The Queer Mysteries: Imbolc – Naming

Imbolc is also known as Candlemas, a gathering and nurturing of the lights born and kindled at Yuletide. By the light of our new awareness, we are able to view and contemplate ourselves. With a sense of our difference, our otherness, we can peer into the illuminated mirror of our identity to ask the questions: If I am different, then what am I? Who am I? What does this mean?

In between our dawning awareness and our coming out to the world, we come out to ourselves. Imbolc is the Mystery of Naming, the liminal time when we have cast aside many of the things we were taught as true about ourselves and the world but have not yet clothed ourselves in new understanding. It is the sacred skyclad moment of standing naked before the universe and the divine, to see ourselves—and more importantly, to accept ourselves—as we truly are. It is when we articulate and complete the statement “I am…” whatever that may be for us.

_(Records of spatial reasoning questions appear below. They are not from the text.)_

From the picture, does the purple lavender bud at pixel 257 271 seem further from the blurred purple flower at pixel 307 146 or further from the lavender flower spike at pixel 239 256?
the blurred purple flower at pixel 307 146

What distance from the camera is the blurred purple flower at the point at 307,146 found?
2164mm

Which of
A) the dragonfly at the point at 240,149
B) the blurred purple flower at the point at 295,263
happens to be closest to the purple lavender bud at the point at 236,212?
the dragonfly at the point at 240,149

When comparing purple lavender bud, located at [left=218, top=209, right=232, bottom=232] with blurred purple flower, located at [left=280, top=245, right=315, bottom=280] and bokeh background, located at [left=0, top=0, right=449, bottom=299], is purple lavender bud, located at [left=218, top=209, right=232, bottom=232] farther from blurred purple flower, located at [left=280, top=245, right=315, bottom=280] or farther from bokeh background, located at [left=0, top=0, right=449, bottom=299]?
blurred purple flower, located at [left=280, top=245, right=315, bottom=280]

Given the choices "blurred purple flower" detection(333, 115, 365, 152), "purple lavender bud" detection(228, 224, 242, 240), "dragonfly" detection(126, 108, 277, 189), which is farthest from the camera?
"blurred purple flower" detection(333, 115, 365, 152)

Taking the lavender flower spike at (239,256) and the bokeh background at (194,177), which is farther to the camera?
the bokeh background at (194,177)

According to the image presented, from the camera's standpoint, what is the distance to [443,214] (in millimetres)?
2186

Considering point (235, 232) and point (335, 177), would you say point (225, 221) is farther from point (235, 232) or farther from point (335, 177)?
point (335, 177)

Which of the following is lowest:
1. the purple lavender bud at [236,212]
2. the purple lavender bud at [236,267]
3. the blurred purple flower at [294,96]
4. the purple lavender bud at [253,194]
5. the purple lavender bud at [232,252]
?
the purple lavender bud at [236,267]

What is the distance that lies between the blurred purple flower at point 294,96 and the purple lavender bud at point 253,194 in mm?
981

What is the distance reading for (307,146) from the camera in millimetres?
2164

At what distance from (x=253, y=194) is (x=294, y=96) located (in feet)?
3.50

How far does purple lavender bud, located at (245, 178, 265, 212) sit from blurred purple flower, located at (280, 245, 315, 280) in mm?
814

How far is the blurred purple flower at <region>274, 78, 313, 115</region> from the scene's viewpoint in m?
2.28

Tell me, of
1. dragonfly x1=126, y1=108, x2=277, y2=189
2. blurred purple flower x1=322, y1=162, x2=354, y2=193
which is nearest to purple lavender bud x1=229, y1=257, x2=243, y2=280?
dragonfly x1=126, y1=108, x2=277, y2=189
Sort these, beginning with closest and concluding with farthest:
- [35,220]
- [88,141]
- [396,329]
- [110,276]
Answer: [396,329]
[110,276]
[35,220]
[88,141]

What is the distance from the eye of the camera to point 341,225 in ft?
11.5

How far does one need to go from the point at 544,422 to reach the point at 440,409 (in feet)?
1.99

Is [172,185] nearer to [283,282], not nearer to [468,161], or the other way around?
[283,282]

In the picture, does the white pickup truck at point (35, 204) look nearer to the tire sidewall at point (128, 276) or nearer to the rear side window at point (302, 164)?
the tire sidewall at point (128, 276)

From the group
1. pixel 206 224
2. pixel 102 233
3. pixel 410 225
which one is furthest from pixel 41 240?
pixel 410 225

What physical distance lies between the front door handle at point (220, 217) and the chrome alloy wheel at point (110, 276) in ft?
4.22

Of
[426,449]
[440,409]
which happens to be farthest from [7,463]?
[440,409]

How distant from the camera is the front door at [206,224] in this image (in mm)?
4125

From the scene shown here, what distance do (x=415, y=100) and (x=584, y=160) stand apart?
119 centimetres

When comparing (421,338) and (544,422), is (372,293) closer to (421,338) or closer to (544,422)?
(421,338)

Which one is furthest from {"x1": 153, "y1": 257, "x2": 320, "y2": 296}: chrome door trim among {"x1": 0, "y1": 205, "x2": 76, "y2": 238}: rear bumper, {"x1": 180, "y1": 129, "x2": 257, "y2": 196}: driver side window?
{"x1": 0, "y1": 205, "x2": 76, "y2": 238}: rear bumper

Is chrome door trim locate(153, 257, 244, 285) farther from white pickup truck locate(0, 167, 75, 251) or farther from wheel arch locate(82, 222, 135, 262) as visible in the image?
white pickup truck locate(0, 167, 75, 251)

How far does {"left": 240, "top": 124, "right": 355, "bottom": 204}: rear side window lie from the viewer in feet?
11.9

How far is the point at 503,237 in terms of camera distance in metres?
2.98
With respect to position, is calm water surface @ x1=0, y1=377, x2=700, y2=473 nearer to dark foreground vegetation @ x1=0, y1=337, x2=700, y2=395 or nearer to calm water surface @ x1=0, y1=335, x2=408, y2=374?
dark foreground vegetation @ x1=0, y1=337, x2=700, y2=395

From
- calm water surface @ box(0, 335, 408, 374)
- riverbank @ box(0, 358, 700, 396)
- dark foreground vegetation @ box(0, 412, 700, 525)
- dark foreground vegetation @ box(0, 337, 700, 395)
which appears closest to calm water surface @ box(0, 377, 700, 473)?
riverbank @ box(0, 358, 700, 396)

This process of self-identification is a Mystery and rite of passage experienced by all young people coming into their adulthood. Still it is a particular part of the Queer Mysteries, in which we accept (if not also embrace) our otherness, our queer identity, by identifying and naming it. As a child, I felt different from other children, especially other boys my age, for years before awakening to my sexual identity, and longer still before I realized that meant that I was gay.

For some, the Mystery of Naming leads directly to the next, but as before some of us shrink back from the truth that we have named, clutching it tightly to us, and retreating to the relative safety of the shadows from before we stepped into the light. We are like seeds, planted deep beneath the earth, waiting to see if we will sprout.